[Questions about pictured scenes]
========

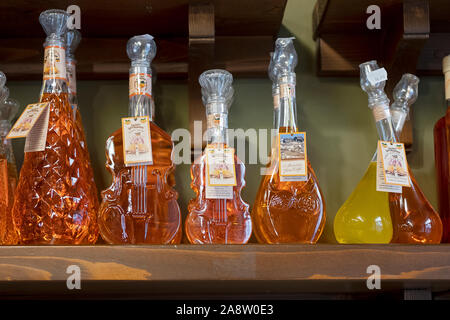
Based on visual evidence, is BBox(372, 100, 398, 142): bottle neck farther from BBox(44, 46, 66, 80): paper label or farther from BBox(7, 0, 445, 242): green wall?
BBox(44, 46, 66, 80): paper label

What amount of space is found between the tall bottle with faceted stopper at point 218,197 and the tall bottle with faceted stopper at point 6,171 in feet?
0.98

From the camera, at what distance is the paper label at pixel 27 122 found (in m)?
0.91

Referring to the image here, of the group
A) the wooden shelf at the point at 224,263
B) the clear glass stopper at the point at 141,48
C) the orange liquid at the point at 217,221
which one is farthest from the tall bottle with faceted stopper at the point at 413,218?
the clear glass stopper at the point at 141,48

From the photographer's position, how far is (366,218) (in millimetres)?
936

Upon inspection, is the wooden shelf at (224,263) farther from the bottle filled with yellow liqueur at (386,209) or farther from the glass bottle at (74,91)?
the glass bottle at (74,91)

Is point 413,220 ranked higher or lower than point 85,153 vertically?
lower

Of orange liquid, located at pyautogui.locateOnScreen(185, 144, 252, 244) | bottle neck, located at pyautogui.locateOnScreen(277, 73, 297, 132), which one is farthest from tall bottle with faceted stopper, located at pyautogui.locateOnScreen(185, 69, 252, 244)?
bottle neck, located at pyautogui.locateOnScreen(277, 73, 297, 132)

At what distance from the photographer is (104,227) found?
3.06ft

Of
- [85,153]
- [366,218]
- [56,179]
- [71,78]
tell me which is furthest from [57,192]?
[366,218]

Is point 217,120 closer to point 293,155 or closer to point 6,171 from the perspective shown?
point 293,155

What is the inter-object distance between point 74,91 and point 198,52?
25cm
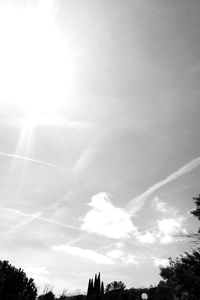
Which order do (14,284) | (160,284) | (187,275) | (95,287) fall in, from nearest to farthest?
(187,275), (160,284), (14,284), (95,287)

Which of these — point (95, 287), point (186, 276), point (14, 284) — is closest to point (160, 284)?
point (186, 276)

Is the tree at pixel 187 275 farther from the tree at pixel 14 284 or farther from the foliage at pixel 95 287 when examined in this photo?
the foliage at pixel 95 287

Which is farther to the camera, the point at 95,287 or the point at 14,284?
the point at 95,287

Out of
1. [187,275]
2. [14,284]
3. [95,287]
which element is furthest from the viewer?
[95,287]

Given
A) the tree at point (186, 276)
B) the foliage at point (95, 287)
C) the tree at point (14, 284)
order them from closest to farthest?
1. the tree at point (186, 276)
2. the tree at point (14, 284)
3. the foliage at point (95, 287)

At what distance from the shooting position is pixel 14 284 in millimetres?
35250

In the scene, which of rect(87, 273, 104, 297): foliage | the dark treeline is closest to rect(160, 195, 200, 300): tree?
the dark treeline

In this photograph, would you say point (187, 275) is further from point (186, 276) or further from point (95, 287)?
point (95, 287)

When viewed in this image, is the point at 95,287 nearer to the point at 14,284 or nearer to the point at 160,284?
the point at 14,284

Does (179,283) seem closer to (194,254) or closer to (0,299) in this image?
(194,254)

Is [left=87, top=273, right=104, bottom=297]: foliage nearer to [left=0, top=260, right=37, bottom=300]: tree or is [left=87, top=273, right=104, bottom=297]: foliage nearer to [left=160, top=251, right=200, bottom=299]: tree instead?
[left=0, top=260, right=37, bottom=300]: tree

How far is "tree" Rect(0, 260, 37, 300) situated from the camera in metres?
33.7

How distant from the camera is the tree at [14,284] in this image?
1326 inches

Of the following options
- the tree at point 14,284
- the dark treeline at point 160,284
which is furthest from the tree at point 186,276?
the tree at point 14,284
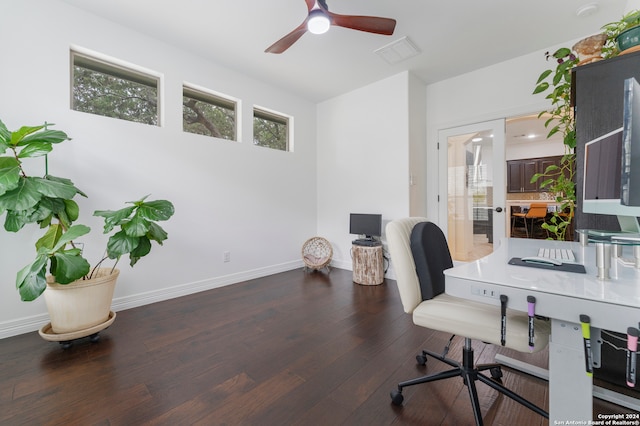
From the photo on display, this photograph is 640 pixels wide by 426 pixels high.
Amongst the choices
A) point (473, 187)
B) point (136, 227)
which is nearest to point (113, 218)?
point (136, 227)

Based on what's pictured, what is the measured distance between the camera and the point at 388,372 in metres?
1.72

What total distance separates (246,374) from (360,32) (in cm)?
333

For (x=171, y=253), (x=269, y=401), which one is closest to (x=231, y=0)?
(x=171, y=253)

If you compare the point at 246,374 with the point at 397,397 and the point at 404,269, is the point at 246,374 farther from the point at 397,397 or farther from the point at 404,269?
the point at 404,269

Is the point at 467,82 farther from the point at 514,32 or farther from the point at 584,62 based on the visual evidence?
the point at 584,62

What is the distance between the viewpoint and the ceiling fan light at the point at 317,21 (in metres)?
2.01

========

*Instructions to follow*. Lay out the lines from the one containing "If you compare" through the end of the records as a JSON list of strings, with one string per line and blank lines left out.

*Task solution*.
[
  "If you compare the point at 246,374 with the point at 397,397 and the point at 404,269, is the point at 246,374 farther from the point at 397,397 or farther from the point at 404,269?",
  "the point at 404,269",
  "Is the point at 467,82 farther from the point at 514,32 or farther from the point at 584,62 based on the visual evidence?",
  "the point at 584,62",
  "What is the distance between the viewpoint and the ceiling fan light at the point at 317,21 (in metres)?",
  "2.01"
]